A cookiecutter template for deploying spaCy NLP models as FastAPI services compatible with Azure Search Custom Skills.
cookiecutter-spacy-fastapi is a Cookiecutter template that generates a ready-to-deploy FastAPI service for spaCy natural language processing models. It solves the problem of quickly turning NLP models into production APIs, specifically tailored for integration as Custom Cognitive Skills in Azure Search. The template provides a standardized structure, Docker support, and compliance with Azure's interface requirements.
Data scientists, ML engineers, and developers who need to deploy spaCy NLP models as scalable APIs, especially those working within the Azure ecosystem or building search-related cognitive services.
Developers choose this template because it drastically reduces the time and effort required to productionize spaCy models, offering a battle-tested, Azure-compatible setup with best practices like FastAPI for performance and Docker for deployment consistency.
Cookiecutter API for creating Custom Skills for Azure Search using Python and Docker
Open-Awesome is built by the community, for the community. Submit a project, suggest an awesome list, or help improve the catalog on GitHub.
The template generates APIs compliant with Azure Search Custom Skill interface, enabling seamless integration as documented in the README for easy deployment in Azure pipelines.
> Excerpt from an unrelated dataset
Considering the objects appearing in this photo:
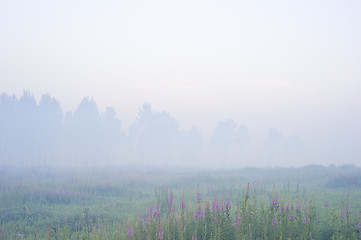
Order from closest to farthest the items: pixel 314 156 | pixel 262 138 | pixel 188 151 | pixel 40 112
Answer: pixel 40 112, pixel 188 151, pixel 314 156, pixel 262 138

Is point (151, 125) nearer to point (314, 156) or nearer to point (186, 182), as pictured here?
point (186, 182)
Leverages FastAPI for high-performance, automatically documented endpoints with type safety, reducing development time and ensuring production readiness.
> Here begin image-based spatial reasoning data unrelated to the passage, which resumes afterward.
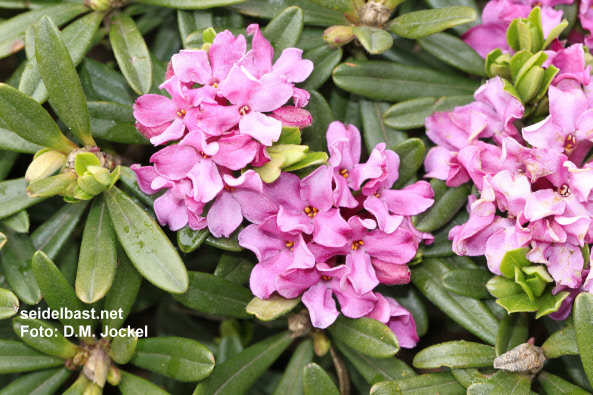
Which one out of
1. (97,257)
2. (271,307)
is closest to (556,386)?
(271,307)

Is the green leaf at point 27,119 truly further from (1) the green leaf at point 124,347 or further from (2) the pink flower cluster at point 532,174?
(2) the pink flower cluster at point 532,174

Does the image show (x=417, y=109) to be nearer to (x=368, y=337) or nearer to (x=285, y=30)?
(x=285, y=30)

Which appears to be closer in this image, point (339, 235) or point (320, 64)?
point (339, 235)

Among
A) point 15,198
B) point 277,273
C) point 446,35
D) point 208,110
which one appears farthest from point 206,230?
point 446,35

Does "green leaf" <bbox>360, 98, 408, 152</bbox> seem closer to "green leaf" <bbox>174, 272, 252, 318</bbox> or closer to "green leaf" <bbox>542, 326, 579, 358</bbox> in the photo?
"green leaf" <bbox>174, 272, 252, 318</bbox>

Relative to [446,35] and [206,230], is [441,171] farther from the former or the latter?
[206,230]
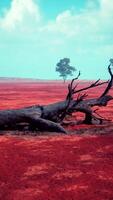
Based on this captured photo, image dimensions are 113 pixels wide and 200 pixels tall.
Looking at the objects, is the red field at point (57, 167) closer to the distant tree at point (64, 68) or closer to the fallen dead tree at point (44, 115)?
the fallen dead tree at point (44, 115)

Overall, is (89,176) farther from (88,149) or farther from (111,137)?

Provides a structured template to package and serve pre-trained or custom spaCy NLP models, minimizing boilerplate code for quick API generation.
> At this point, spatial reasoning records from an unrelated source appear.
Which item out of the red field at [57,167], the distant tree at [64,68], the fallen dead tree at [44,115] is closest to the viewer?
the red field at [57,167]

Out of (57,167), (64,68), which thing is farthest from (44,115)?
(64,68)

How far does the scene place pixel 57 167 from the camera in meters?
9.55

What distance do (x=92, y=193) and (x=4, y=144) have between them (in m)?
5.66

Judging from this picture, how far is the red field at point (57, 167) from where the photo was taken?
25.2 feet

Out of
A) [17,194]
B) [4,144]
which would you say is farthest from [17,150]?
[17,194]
Includes Docker configuration for consistent deployment across environments, facilitating cloud and local testing with minimal setup effort.
Primarily designed for Azure Search, making it less flexible for deployments on other platforms without significant code modifications and interface adjustments.
Only supports spaCy models out of the box, so integrating other NLP libraries like NLTK or TensorFlow requires extensive customization of the generated codebase.
Requires users to install and understand Cookiecutter, adding an extra step for those unfamiliar with template generators, which can slow down initial adoption.